Prior to the death of Mr Scott witnesses testified that they saw four prison guards going into his cell carrying batons. They heard sounds of a beating and Mr Scott's cries for help. After that, authorities claimed that Mr Scott had hanged himself. However, conflicting photographic evidence of the death scene suggests that the area had been tampered with. Eye witnesses claimed that they saw him hanging in a manner different to that suggested in the photographs. Eye witnesses were forced to clean blood from the floors, walls, around the toilet and the mattress. Photos of Mr Scott taken after his death revealed bruising and a fracture of the thyroid cartilage in the neck, which is generally more consistent with manual neck compression than with hanging mechanisms. An external band of impressions around the neck was also likely to have occurred as a result of manual strangulation.

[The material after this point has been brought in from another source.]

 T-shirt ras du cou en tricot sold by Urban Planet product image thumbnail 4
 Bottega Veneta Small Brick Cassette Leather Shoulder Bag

So far the Prime Minister has rejected the reopening of the royal commission, despite evidence found by a former policeman, Mr Robert Dow, and human rights lawyer Rodney Lewis supporting the need to reopen the inquiry. As well as their evidence a forensic investigative committee from the United States and the United Kingdom and lawyers from the United Kingdom engaged in the case have raised serious questions in a report relating to the death, and all support the necessity for further investigation into this matter. The committee found that there was a significant possibility that the death scene integrity had been compromised. For example, there were changes in the sheets and a stool appeared in some photos and not in others. Lawyers acting for Mrs Scott have been unable to obtain copies of the photos.

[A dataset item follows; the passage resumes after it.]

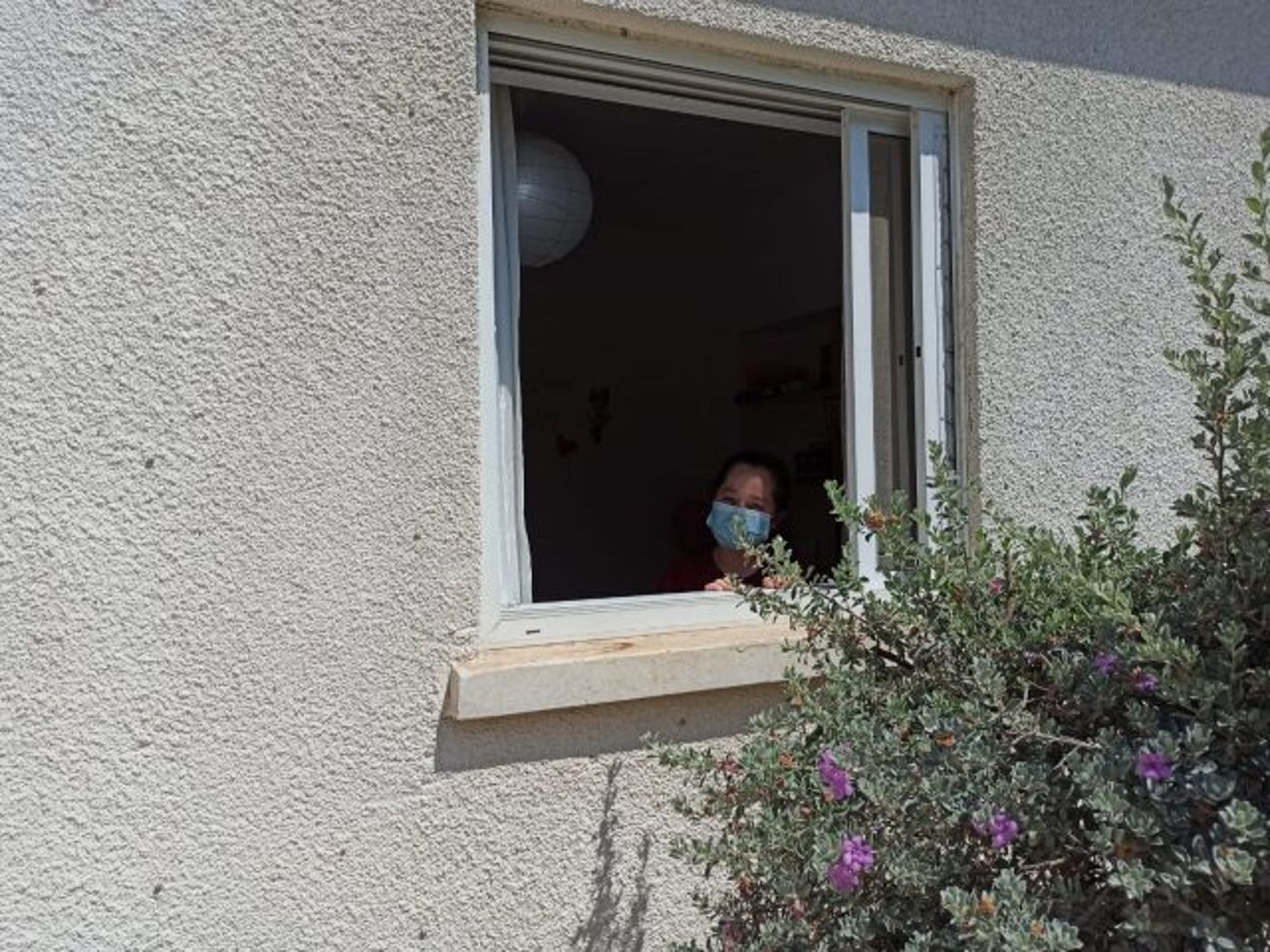 אוריה בבידוד בחדרה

The forensic report also notes inconsistencies between an ambulance officer's statement and an autopsy report and a number of factors were omitted in the commission's considerations at the time of death. It must also be noted that, according to the royal commission transcript, a meeting was held before its hearing at which it was agreed that "individual officers were not at risk for having acted criminally or improperly". This is a sensitive case for some people in power as the legal aid lawyer in the territory 15 years ago was Mr Shane Stone. He later became Chief Minister of the Northern Territory. It has been reported that Mr Stone did nothing to get Mr Scott out of gaol after he was held well beyond remand. The question Mrs Scott has raised is whether Mr Stone potentially faces a suit of negligence.
Mrs Scott claims that she has been harassed and that she is constantly concerned about her welfare. She has been forced to change addresses. One example of harassment occurred recently after she and her campaign partner, Mr Taylor, were arrested after faxing Department of Community Services documents from Queensland to the Northern Territory. Mr Taylor suffered throat injuries from a police baton. The Greens commend Mrs Scott for her tireless efforts to determine the circumstances surrounding Mr Scott's death. It is an indictment on the human rights record of this country in relation to the issue of Aboriginal deaths in custody that Mrs Scott has had to seek help for so long and from so far afield. The expert forensic and legal advice from overseas has supported her case so far. Mrs Scott has had to take her case as far as the United Nations. The Greens would support a petition requesting that her case be reopened and that justice be brought to bear in the light of the overwhelming evidence supporting her case.